On this day April 28, 1789
Fletcher Christian led a mutiny aboard the Royal Navy ship HMAV Bounty against its commander William Bligh.
The mutiny on the Bounty occurred aboard a Royal Navy ship on 28 April 1789, and has been commemorated by several books, films and popular songs, many of which take considerable liberties with the facts.
After five months in Tahiti, the Bounty set sail with its breadfruit cargo on 4 April 1789.
Some 1,300 miles west of Tahiti, near Tonga, mutiny broke out on 28 April 1789.
From all accounts, Fletcher Christian and several of his followers entered Bligh’s cabin, which he always left unlocked, awakened him, and pushed him on deck wearing only his nightshirt, where he was guarded by Christian holding a bayonet.
When Bligh entreated with Christian to be reasonable, Christian would only reply, “I am in hell, I am in hell!” Despite strong words and threats heard on both sides, the ship was taken bloodlessly and apparently without struggle by any of the loyalists except Bligh himself.

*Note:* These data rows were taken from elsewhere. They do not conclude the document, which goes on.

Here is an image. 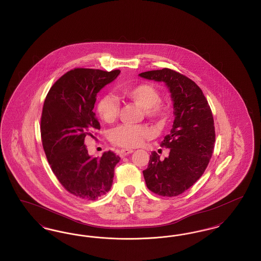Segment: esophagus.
Masks as SVG:
<instances>
[{
	"label": "esophagus",
	"instance_id": "esophagus-1",
	"mask_svg": "<svg viewBox=\"0 0 261 261\" xmlns=\"http://www.w3.org/2000/svg\"><path fill=\"white\" fill-rule=\"evenodd\" d=\"M133 152V150L130 149H120L119 150V155L121 156V158H123V156H126V155H128V154H130V153H132Z\"/></svg>",
	"mask_w": 261,
	"mask_h": 261
}]
</instances>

Of the 42 men on board aside from Bligh and Christian, 18 joined Christian in mutiny, two were passive, and 22 remained loyal to Bligh.
The mutineers ordered Bligh, the ship’s master, two midshipmen, the surgeon’s mate (Ledward), and the ship’s clerk into Bounty’s launch. Several more men voluntarily joined Bligh rather than remaining aboard, as they knew that those who remained on board would be considered de facto mutineers under the Articles of War.